Open janeyx99 opened this issue 8 months ago • 9 comments

Reported by Stas Beckman: attempting to use OffloadActivations seems to require a newer torch version?

$ python -c "from torchtune.training._activation_offloading import OffloadActivations"
Traceback (most recent call last):
  File "<string>", line 1, in <module>
  File "/home/yak/.local/lib/python3.10/site-packages/torchtune/__init__.py", line 38, in <module>
    from torchtune import datasets, generation, models, modules, utils
  File "/home/yak/.local/lib/python3.10/site-packages/torchtune/datasets/__init__.py", line 7, in <module>
    from torchtune.datasets import multimodal
  File "/home/yak/.local/lib/python3.10/site-packages/torchtune/datasets/multimodal/__init__.py", line 7, in <module>
    from ._llava_instruct import llava_instruct_dataset
  File "/home/yak/.local/lib/python3.10/site-packages/torchtune/datasets/multimodal/_llava_instruct.py", line 10, in <module>
    from torchtune.data._messages import ShareGPTToMessages
  File "/home/yak/.local/lib/python3.10/site-packages/torchtune/data/__init__.py", line 7, in <module>
    from torchtune.data._collate import (
  File "/home/yak/.local/lib/python3.10/site-packages/torchtune/data/_collate.py", line 12, in <module>
    from torchtune.modules.attention_utils import packed_block_causal_mask
  File "/home/yak/.local/lib/python3.10/site-packages/torchtune/modules/__init__.py", line 7, in <module>
    from .attention import MultiHeadAttention  # noqa
  File "/home/yak/.local/lib/python3.10/site-packages/torchtune/modules/attention.py", line 12, in <module>
    from torchtune.modules.attention_utils import _MaskType, _sdpa_or_flex_attention
  File "/home/yak/.local/lib/python3.10/site-packages/torchtune/modules/attention_utils.py", line 13, in <module>
    from torchtune.utils._import_guard import _SUPPORTS_FLEX_ATTENTION
  File "/home/yak/.local/lib/python3.10/site-packages/torchtune/utils/__init__.py", line 7, in <module>
    from ._device import (
  File "/home/yak/.local/lib/python3.10/site-packages/torchtune/utils/_device.py", line 19, in <module>
    from torch.nn.attention.flex_attention import BlockMask
ModuleNotFoundError: No module named 'torch.nn.attention.flex_attention'

janeyx99 avatar Apr 22 '25 16:04 janeyx99

or even:

python -c "from torchtune.modules import TiedLinear"

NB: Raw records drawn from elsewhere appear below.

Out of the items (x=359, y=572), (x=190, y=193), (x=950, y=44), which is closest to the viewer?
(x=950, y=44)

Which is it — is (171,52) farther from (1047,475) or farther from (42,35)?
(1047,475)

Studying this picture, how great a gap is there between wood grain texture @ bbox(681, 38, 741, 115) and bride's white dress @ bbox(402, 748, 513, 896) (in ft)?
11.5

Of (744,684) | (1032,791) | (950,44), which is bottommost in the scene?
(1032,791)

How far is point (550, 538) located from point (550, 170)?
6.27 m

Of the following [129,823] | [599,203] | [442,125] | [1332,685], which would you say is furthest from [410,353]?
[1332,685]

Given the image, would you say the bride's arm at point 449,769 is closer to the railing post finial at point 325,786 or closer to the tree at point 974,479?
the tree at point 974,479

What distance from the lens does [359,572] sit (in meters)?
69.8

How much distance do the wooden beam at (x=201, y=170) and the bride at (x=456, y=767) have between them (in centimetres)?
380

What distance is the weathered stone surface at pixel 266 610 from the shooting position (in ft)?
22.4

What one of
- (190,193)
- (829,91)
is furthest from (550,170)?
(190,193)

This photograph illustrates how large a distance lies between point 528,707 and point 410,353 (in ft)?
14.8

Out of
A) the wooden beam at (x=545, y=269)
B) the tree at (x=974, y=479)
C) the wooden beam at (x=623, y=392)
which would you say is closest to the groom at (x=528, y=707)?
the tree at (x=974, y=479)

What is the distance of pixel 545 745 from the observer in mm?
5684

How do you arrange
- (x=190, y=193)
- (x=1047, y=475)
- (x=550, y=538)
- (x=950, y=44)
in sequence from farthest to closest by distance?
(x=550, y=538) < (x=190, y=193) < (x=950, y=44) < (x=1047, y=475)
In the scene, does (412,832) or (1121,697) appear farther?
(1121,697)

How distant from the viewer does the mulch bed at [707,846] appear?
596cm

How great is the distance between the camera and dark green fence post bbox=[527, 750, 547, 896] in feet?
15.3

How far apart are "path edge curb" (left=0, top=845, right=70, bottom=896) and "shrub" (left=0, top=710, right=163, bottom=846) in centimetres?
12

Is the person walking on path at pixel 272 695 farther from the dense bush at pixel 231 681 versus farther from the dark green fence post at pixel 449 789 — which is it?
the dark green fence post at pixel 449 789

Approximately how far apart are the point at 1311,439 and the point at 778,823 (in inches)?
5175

which is what's really needed to use torchtune.training._activation_offloading.OffloadActivations

I'm on pt-2.4 at the moment.

At the very least torchtune could say which min pytorch version it requires.

stas00 avatar Apr 22 '25 16:04 stas00

Ah apologies @stas00 ! We have a note here that says we only test on the latest PyTorch stable and PyTorch nightlies, but we should definitely make that more clear.

We make no guarantees that it works for older versions of PyTorch, so you'll likely need PyTorch 2.6+.

joecummings avatar Apr 22 '25 17:04 joecummings

@stas @janeyx99 Can this be closed with #2627 and #2626 ?

joecummings avatar Apr 22 '25 18:04 joecummings

Understood!

Would it too difficult to do a runtime check for pytorch version in __init__.py and tell the user if there is a mismatch and what exact version is required?

I don't think the website doc is a good place to list required versions, the doc isn't there when the code fails.

For context: I wasn't trying to use torchtune, but just torchtune.training._activation_offloading.OffloadActivations - Jane and I were discussing her work on the pytorch slack and I wanted to try it out.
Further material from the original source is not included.